*Tasks and exercises*:
1) Can you rewrite the paragraph beginning "I tracked it down" in the post about the Exim and Linux TCP bug as a short list that keeps its main facts?
2) Would you take the post about the Exim and Linux TCP bug further from where it stops?

On Fri, Aug 12, 2022 at 12:31:16PM -0400, Viktor Dukhovni via Exim-users wrote:
> If the problem persists with as much as possible of the hardware assist
> disabled, then it sure looks like Linux TCP is the culprit.
Unsurprisingly, this is indeed a Linux bug. Neal Cardwell from Google
shared the below:
I strongly suspect this is a known issue with interactions between
Exim and TFO causing machines to ignore packets, which was reported
in this thread:
https://lore.kernel.org/lkml/E1nZMdl-0006nG-0J@plastiekpoot/
I tracked it down to a conntrack bug and suggested a fix, and the
conntrack maintainers checked in an expanded fix here: c7aab4f17021b
netfilter: nf_conntrack_tcp: re-init for syn packets only
https://lore.kernel.org/netdev/17c87824-7d04-c34e-bf6a-d8b874242636@tmb.nu/t/#mab1f2792ba24e98e3f41468c9781747a77c87ac9
Can you please advise folks who run into this to upgrade to Linux v5.18
or later (since it has the fix) or to cherry-pick in that fix?

(Records from a dataset)
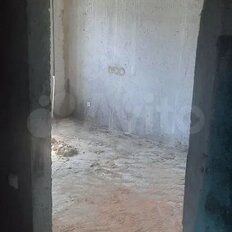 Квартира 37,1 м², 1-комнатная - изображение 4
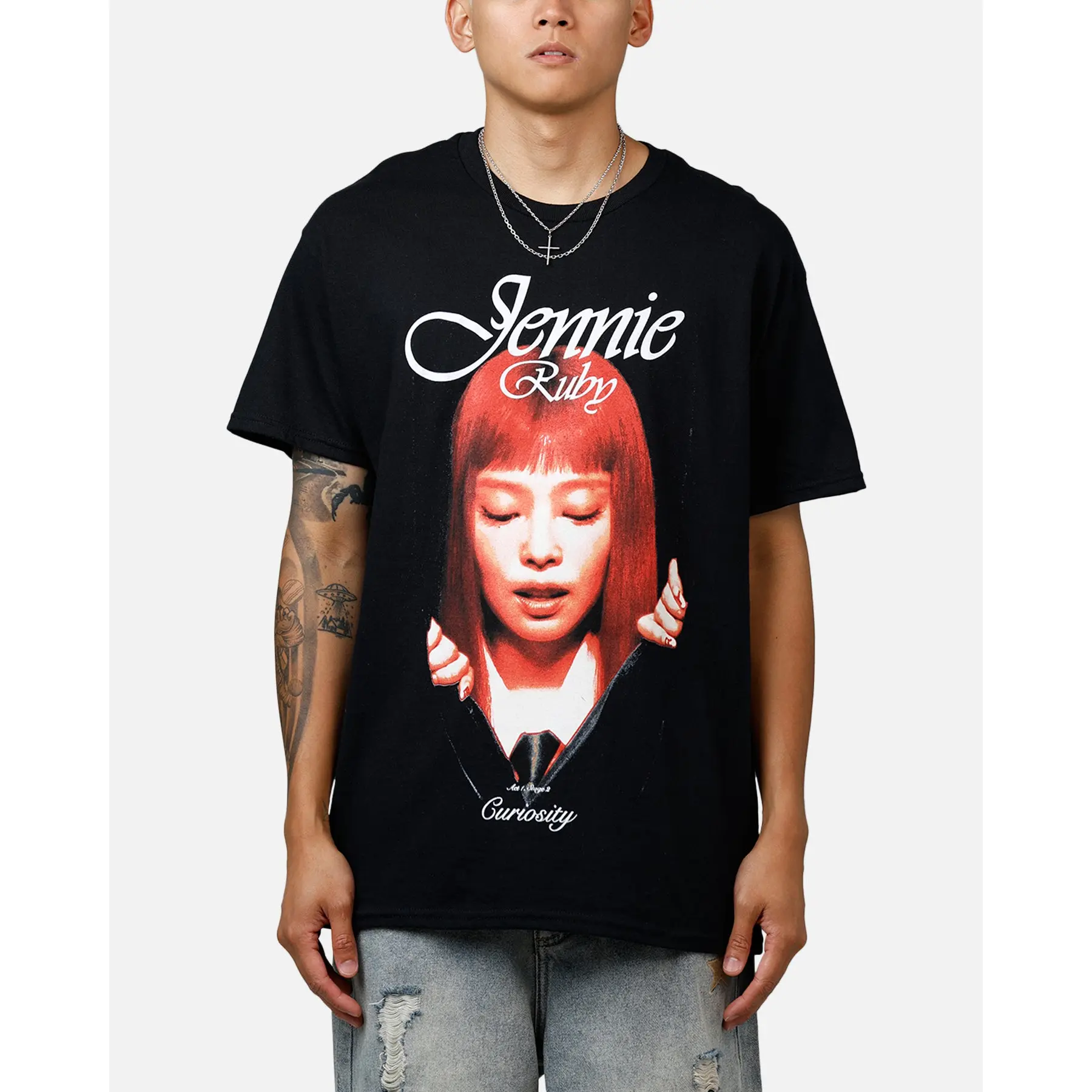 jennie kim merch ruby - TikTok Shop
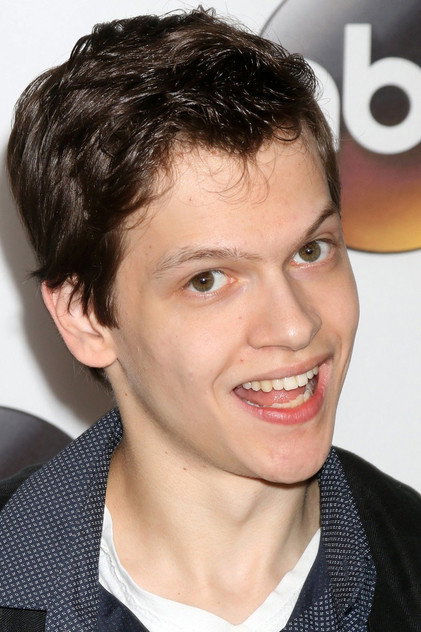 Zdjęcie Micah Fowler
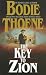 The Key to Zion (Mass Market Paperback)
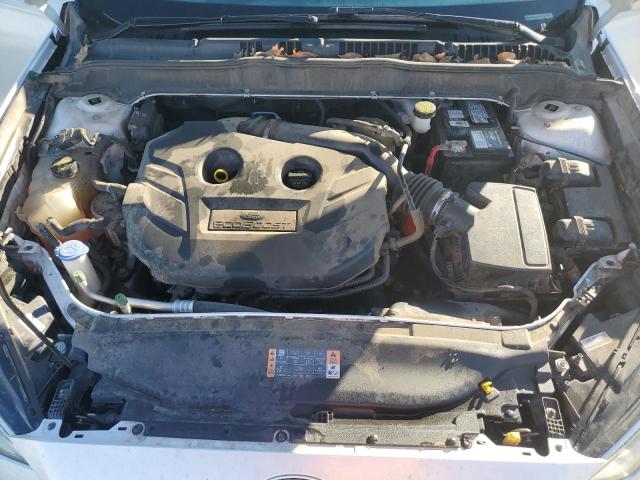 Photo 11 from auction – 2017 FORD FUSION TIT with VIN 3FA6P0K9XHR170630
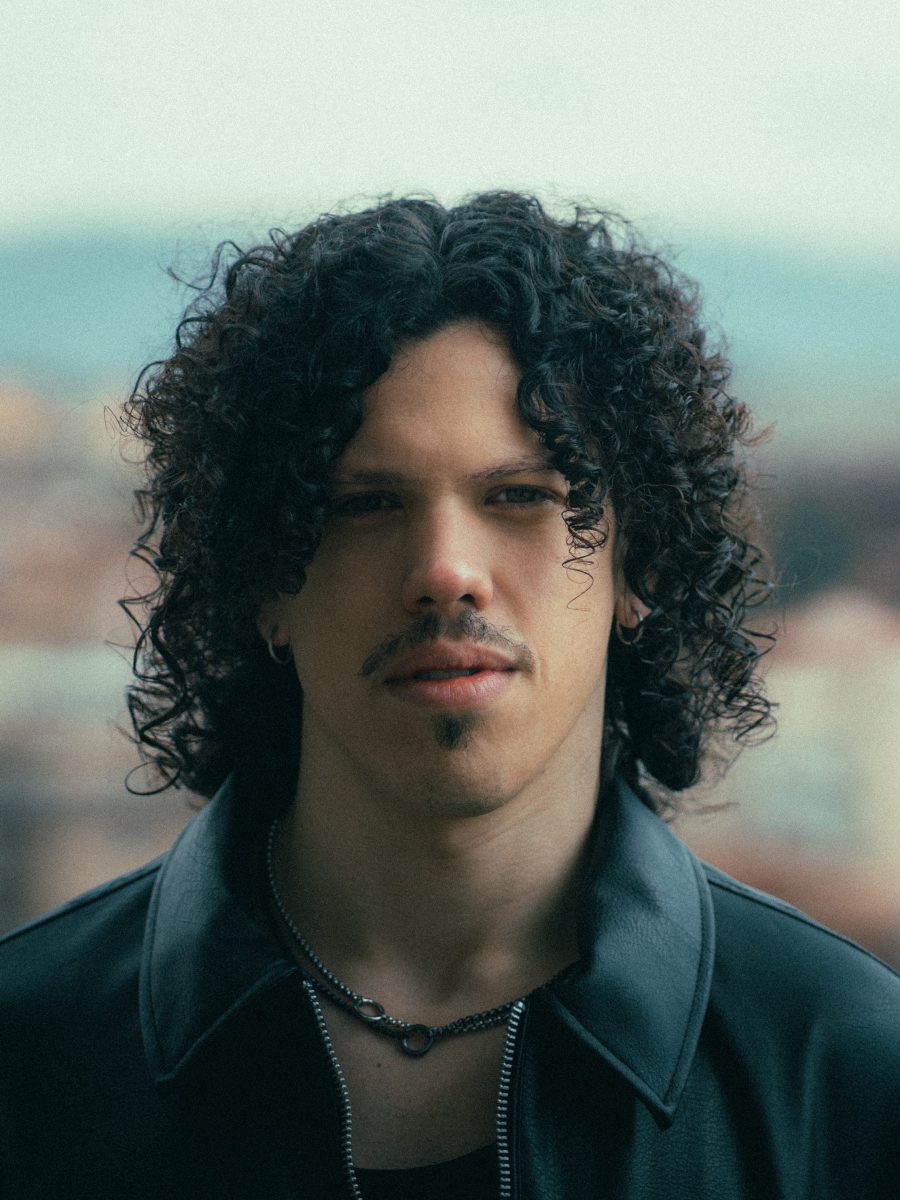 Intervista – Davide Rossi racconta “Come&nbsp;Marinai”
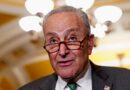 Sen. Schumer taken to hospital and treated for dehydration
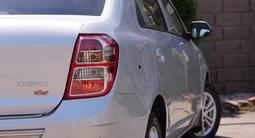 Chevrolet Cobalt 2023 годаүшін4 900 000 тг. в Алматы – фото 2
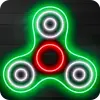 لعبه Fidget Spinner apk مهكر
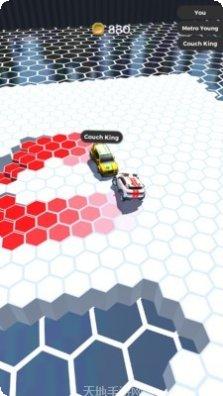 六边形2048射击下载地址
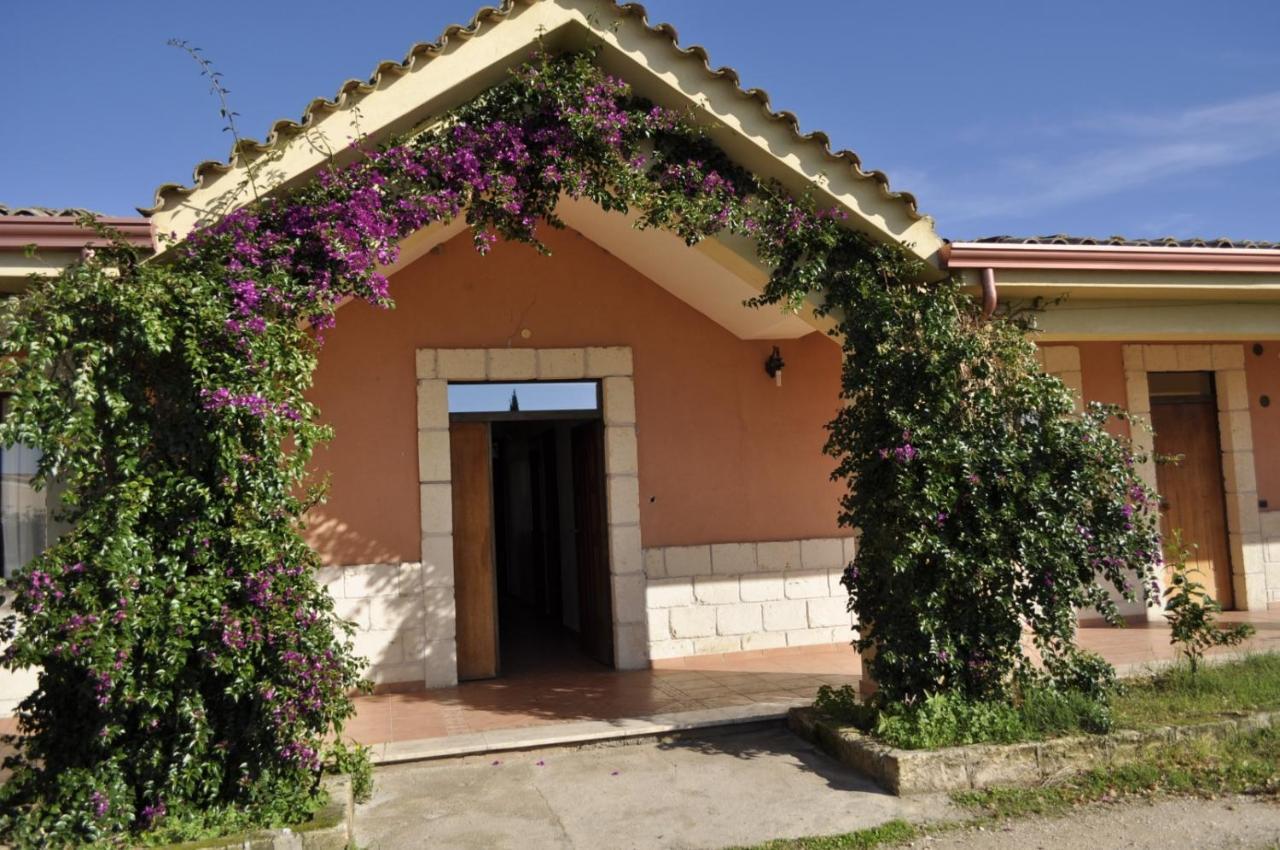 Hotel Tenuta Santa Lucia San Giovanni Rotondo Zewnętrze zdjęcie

*Written responses*:
1)
- The problem was traced to a conntrack bug, and a fix was suggested.
- The conntrack maintainers checked in an expanded fix: c7aab4f17021b, "netfilter: nf_conntrack_tcp: re-init for syn packets only."
- The fix is linked at https://lore.kernel.org/netdev/17c87824-7d04-c34e-bf6a-d8b874242636@tmb.nu/t/#mab1f2792ba24e98e3f41468c9781747a77c87ac9

2)
I see this patch was only backported to 5.17, and not to older stable
releases. I will try to get it backported to other stable releases so
more users pick up the fix automatically from their distributions...
It seems that with TFO the Linux TCP client is prone to losing track of
the window scale, and eventually the SMTP client runs out of TCP window,
matching Jeremy's observation that the client did not get far past the
initial window.
So either get a later (or patched) kernel, or disable TFO.
--
Viktor.